[AIM OF THE EXERCISE] From the lines below, pull out each one that contains the string "shade".

[SUPPLIED MATERIAL]
§ §

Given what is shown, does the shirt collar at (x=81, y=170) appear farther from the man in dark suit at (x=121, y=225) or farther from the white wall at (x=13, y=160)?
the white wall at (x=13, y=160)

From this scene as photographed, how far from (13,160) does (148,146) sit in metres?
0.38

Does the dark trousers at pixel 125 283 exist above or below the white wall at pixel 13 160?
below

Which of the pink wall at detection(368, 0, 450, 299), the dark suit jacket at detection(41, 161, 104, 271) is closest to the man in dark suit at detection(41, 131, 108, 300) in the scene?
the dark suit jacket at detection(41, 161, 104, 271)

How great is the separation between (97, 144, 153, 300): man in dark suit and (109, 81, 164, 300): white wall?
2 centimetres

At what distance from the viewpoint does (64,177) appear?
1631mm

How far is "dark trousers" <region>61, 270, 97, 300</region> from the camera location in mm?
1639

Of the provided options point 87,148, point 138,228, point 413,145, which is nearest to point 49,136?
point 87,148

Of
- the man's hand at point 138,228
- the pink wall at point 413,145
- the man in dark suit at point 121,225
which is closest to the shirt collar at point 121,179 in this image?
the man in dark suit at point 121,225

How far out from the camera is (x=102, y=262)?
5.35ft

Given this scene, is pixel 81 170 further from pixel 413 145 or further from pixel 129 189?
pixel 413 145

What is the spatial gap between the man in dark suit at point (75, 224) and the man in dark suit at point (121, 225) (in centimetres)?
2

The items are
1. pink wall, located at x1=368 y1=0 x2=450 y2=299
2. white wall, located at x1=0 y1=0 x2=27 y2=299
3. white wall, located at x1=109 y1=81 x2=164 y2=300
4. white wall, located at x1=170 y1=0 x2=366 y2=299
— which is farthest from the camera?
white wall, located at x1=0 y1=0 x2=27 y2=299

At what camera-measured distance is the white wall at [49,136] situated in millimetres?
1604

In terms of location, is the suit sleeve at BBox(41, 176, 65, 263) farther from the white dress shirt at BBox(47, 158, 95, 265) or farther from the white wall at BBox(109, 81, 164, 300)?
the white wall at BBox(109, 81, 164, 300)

§ §

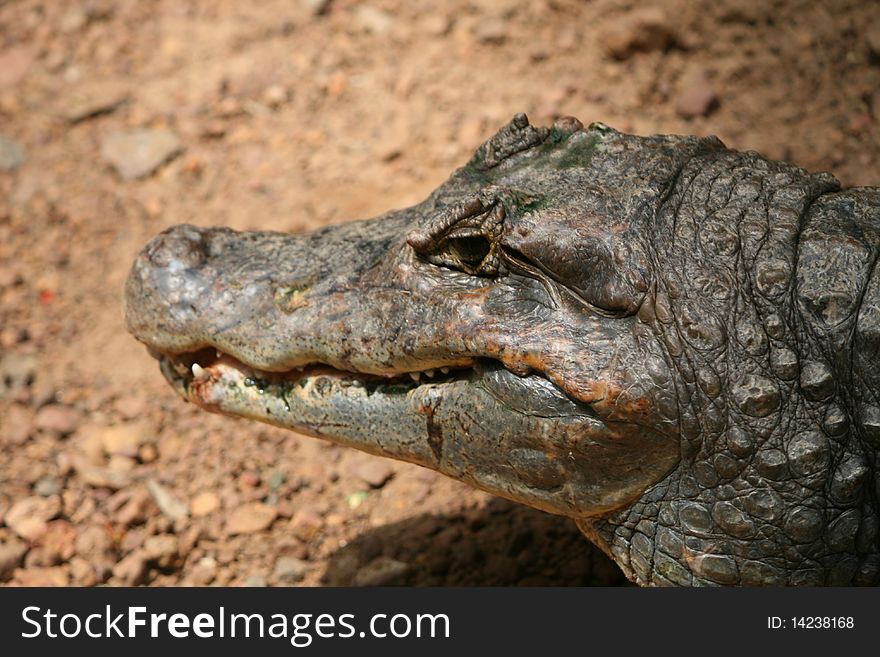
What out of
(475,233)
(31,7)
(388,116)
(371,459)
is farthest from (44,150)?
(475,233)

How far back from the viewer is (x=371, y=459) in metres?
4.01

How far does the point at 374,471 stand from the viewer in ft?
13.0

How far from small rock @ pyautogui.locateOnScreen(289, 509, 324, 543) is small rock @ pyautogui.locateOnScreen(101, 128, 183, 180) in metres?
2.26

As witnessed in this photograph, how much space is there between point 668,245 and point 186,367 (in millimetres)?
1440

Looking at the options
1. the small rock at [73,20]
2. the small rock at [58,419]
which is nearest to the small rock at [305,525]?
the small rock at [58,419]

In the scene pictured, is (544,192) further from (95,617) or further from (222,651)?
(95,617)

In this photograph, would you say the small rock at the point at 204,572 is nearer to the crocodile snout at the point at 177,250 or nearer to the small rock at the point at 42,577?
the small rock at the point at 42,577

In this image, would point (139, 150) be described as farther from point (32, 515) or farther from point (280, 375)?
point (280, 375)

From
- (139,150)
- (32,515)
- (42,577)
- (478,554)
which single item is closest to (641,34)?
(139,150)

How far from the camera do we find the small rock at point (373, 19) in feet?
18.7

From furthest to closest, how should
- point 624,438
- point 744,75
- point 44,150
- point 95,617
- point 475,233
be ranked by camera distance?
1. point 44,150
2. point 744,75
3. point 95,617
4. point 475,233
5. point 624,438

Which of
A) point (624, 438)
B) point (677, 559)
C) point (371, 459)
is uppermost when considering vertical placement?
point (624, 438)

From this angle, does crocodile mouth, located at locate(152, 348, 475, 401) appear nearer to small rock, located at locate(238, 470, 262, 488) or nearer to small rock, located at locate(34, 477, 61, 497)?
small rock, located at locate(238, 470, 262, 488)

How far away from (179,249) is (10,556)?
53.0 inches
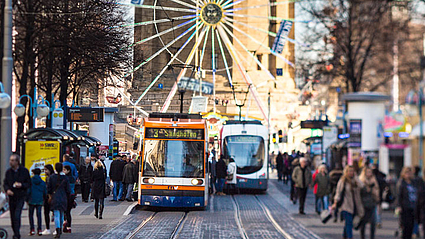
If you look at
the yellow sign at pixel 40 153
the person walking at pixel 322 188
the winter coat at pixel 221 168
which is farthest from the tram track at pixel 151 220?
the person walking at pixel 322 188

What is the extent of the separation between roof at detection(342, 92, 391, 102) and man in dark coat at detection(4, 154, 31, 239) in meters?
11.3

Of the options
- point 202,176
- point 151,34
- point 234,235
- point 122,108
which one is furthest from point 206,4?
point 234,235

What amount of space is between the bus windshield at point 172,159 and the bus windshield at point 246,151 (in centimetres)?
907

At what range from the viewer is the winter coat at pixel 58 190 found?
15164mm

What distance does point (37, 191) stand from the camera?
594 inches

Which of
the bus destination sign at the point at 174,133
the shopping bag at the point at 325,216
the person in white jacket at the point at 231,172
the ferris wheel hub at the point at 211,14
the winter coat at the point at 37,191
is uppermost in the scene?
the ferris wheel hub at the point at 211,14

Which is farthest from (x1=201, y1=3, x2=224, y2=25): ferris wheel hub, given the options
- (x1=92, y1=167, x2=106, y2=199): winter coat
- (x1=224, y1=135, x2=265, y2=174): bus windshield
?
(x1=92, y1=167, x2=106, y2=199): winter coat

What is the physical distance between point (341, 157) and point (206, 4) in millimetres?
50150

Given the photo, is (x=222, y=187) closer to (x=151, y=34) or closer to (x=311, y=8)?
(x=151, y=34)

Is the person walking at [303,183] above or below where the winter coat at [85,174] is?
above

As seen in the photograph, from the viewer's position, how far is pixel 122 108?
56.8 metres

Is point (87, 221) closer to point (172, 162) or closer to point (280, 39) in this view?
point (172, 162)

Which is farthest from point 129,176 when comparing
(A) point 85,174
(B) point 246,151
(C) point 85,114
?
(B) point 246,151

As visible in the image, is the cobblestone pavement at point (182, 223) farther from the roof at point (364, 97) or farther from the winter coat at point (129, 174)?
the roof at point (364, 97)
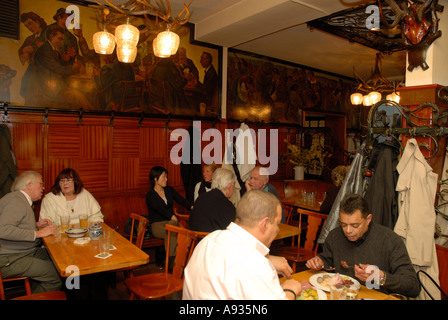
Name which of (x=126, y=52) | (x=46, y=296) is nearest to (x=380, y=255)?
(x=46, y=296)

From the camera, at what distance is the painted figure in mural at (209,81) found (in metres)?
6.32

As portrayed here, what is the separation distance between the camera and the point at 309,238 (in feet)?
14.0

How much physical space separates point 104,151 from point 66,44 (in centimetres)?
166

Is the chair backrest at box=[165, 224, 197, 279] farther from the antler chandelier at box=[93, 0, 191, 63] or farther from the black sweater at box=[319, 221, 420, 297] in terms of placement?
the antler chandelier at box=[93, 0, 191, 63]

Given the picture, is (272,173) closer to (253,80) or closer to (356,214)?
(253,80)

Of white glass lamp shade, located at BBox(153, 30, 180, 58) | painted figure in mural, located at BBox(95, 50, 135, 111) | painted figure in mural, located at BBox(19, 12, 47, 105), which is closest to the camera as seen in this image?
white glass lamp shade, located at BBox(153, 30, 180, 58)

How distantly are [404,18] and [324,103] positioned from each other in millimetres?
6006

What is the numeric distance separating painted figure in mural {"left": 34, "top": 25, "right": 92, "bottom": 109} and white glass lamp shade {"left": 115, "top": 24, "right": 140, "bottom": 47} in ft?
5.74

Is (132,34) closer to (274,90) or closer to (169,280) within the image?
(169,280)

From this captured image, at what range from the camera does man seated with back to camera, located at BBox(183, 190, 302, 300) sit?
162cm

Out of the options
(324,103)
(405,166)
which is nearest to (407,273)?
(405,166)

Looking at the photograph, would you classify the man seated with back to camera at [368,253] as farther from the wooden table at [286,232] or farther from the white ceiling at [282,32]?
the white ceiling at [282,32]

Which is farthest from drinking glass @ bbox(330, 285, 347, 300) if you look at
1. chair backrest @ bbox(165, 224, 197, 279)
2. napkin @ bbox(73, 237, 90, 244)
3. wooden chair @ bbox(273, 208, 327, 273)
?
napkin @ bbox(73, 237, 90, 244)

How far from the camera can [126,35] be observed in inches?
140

§ §

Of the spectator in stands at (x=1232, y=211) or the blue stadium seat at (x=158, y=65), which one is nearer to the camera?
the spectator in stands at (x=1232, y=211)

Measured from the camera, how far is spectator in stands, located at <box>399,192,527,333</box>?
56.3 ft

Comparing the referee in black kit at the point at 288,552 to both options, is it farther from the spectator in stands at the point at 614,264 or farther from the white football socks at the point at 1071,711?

§ §

[EXERCISE ANSWER]
Of white glass lamp shade, located at BBox(153, 30, 180, 58) | painted figure in mural, located at BBox(95, 50, 135, 111) | painted figure in mural, located at BBox(19, 12, 47, 105), which is closest to the camera as seen in this image?
white glass lamp shade, located at BBox(153, 30, 180, 58)
What is the numeric distance separating painted figure in mural {"left": 34, "top": 25, "right": 92, "bottom": 109} and white glass lamp shade {"left": 115, "top": 24, "right": 140, "bottom": 47} in ft?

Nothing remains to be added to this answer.